ネコノメソウ(学名:Chrysosplenium grayanum)は、ユキノシタ科ネコノメソウ属に分類される多年草で、日本各地の山地・丘陵地の湿潤な場所、特に渓流沿いや林床などに自生します。春から初夏にかけて花を咲かせる小型の野草です。

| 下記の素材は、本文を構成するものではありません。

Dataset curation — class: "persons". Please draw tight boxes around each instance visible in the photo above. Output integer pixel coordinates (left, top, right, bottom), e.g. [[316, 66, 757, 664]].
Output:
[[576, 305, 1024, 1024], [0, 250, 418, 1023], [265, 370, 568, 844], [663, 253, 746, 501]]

名前の由来は、熟した果実が縦に割れて種子が並ぶ様子が細長く開いた猫の瞳孔(猫の目)に似ていることからきています。この特徴的な見た目が植物愛好家にも人気の理由のひとつです。
ネコノメソウの主な特徴は以下のとおりです。
- 草丈:小型で草丈は数センチ〜十数センチ程度とこぢんまりした植物です
- 花:春先に黄緑色の小さな花をつけ、花弁はなく萼片が4枚です
- 葉:円形〜扇形の葉が互い違いに付き、葉縁には鋸歯があります
- 生育環境:日当たりの少ない湿った林内や渓谷の岩場を好みます
日本には近縁種が多く、ヨゴレネコノメ、ハナネコノメ、イワネコノメソウなど多様な仲間が分布しています。ハナネコノメは赤い葯(やく)が美しく、山野草として観賞用に育てられることもあります。
使い方・例文
春のハイキングや渓谷散策で、苔むした岩や沢沿いの地面に小さく群生しているのを見かけることがあります。植物観察会や山野草図鑑でもよく取り上げられる身近な野草のひとつです。